医用轻粉,银朱劫剂,五、七日即愈。其性燥烈,善逐痰涎。涎乃脾之液,此物入胃,气归阳明,故涎被劫,随火上升,从喉颊齿缝而出,故疮即干痿而愈。若服之过剂,及用不得法,则毒气窜入经络筋骨之间,莫之能出。痰涎既去,血液耗涸,筋失所养,营卫不从,变为筋骨挛痛,发为痈毒疳漏。久则生虫为癣,手足皱裂,遂成废痼。“Use medical calomel (mercury chloride) or cinnabar (mercury sulfide) to cure it. It usually takes five to seven days to cure. These types of drugs are so strong that they will easily make the spleen produce saliva. When the drugs go into the stomach, it will produce good energy and send it to yangming. Then, the energy will go up with the saliva that is produced from the spleen via the throat to the mouth, and it will gradually make the sores smaller, eventually curing them. However, if the dose is too large, then it can worsen the symptoms because the overdose can be toxic and produce bad energy to go into the meridian system. What's even worse, the bad energy has no way to get out, which will result in having less saliva, low blood pressure, weak bones, malnutrition, and then causes bone pain. This ultimately results in ulcer and gum disease. If the patient ignores this for a while, it will cause skin ulcers, and their hands and feet will begin cracking and develop a chronic illness.”

其类有数种,治则一也。其证多属厥阴,阳明二经,而兼乎他经。邪之所在,则先发出,如兼少阴太阴,则发于咽喉。兼太阳、少阳,则发于头耳之类。 “Although there are many types of syphilis, the principles are the same. Syphilis will send bad energy to jueyin and yangming. People will feel discomfort in different parts of their body, depending on where the bad energy moves to. For example, if the energy goes to shaoyin and taiyin, the patient will feel discomfort in their throat. If it moves to taiyang and shaoyang, then the patient will feel discomfort around the head and ears.” In this passage, “jueyin,” “yangming,” “shaoyin,” “shaoyang,” “taiyang,” and “taiyin” are the circulatory tracks of traditional Chinese medicine, which can be thought as the major flows or meridians of the qi energy, with distinct locations in the body (Needham, 2000:48). For instance, “jueyin” has the most internal position, “yangming” is anterior, “taiyang” is the most external, etc. Different circulatory tracts are related to different internal organs (for more details on meridians in traditional Chinese medicine see Shen, 2021).

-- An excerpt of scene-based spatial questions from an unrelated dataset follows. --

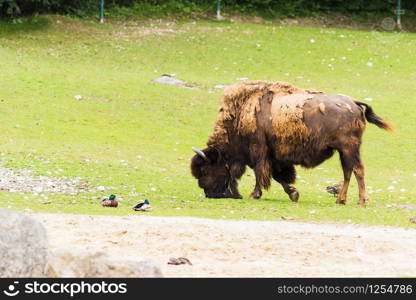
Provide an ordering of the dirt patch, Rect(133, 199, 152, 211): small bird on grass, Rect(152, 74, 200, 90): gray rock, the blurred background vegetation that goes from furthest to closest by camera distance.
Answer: the blurred background vegetation → Rect(152, 74, 200, 90): gray rock → the dirt patch → Rect(133, 199, 152, 211): small bird on grass

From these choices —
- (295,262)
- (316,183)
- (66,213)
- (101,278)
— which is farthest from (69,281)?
(316,183)

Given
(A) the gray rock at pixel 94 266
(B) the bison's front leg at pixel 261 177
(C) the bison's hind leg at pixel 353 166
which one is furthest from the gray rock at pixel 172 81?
(A) the gray rock at pixel 94 266

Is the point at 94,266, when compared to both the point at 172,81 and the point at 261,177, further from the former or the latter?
the point at 172,81

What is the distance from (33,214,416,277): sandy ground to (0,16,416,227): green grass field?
1.10 m

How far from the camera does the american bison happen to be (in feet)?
53.6

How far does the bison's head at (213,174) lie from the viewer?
17234mm

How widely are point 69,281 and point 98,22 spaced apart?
86.5 feet

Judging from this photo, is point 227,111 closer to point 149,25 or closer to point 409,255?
point 409,255

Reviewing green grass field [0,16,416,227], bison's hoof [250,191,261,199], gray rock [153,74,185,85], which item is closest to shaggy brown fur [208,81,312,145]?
bison's hoof [250,191,261,199]

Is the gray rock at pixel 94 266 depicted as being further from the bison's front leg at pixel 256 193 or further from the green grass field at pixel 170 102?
the bison's front leg at pixel 256 193

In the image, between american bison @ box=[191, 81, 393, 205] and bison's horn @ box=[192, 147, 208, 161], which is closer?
american bison @ box=[191, 81, 393, 205]

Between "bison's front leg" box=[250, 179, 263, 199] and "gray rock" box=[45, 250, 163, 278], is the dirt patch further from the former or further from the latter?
"gray rock" box=[45, 250, 163, 278]

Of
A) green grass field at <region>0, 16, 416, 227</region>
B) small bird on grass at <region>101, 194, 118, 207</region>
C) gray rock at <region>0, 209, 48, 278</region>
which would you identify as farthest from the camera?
green grass field at <region>0, 16, 416, 227</region>

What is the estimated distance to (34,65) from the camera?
28328mm
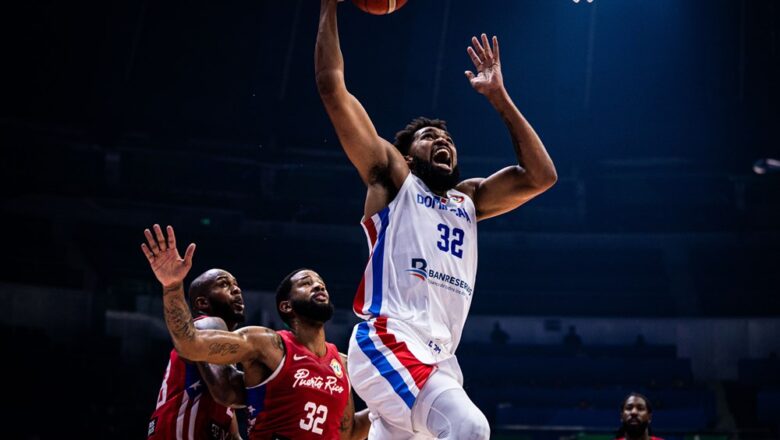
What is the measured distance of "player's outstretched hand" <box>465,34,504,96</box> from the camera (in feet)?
13.5

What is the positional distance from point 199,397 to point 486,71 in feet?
7.99

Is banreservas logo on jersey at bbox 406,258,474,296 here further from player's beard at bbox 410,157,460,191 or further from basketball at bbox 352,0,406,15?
basketball at bbox 352,0,406,15

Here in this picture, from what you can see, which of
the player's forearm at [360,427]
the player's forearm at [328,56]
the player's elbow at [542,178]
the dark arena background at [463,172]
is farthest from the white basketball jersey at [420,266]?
the dark arena background at [463,172]

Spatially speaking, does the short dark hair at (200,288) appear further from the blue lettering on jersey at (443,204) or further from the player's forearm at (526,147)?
the player's forearm at (526,147)

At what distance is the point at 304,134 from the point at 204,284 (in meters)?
15.6

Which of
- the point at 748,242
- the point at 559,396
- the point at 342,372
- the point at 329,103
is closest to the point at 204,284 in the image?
the point at 342,372

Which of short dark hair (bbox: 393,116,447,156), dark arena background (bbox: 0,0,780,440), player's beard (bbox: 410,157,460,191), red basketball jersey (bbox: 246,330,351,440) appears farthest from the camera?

惟土茯苓气平,味甘而淡,为阳明本药。[…] 今医家有搜风解毒汤治杨梅疮,不犯轻粉。病深者月余,浅者半月而愈。服轻粉而筋骨挛痛,瘫痪不能动履者,服之亦效。其方用土茯苓一两,薏苡仁、金银花、防风、木瓜、木通、白鲜皮各五分,皂荚子四分。气虚,加人参七分;血虚,加当归七分。惟忌茶、肉、法面,房劳。盖秘方也。 “Powdered tu fuling (Smilax glabra) is a good remedy to cure yangming disease, because it tastes sweet and light, which helps smooth the “fire”—bad energy. […] Presently, the soufeng jiedu (搜风解毒) soup is used to treat syphilis. Curing patients with serious symptoms by drinking soufeng jiedu will take a month; those with light symptoms are cured within half a month. To make soufeng jiedu soup use one liang (equivalent to approximately 37 g in the Ming Dynasty) of 土茯苓 tufuling (Smilax glabra) and 1.5 g of 薏苡仁 yiyiren (Job's tears: Coix lacryma‐jobi), 金银花 jinyinhua (Japanese honeysuckle Lonicera japonica), 防风 fangfeng (Saposhnikovia divaricate), 木瓜 mùguā (papaya, Carica papaya), 木通 mutong (chocolate vine Akebia quinata), and 白鲜皮 báixiǎnpí (Dictamnus albus) each respectively, as well as 1.2 g of 皂荚子 zaojiazi (Acacia). For people who do not have enough good energy, one can add 人参 rencan (Asian ginseng, Panax ginseng) 2.1 g; people who have low blood pressure can add 当归 danggui (female ginseng, Angelica sinensis) 2.1 g). Cook all of the herbs with two bowls of water and make soup. Drink the soup three times a day and avoid drinking tea, eating beef, lamb, and chicken; maintain abstinence. This is the secret formula.”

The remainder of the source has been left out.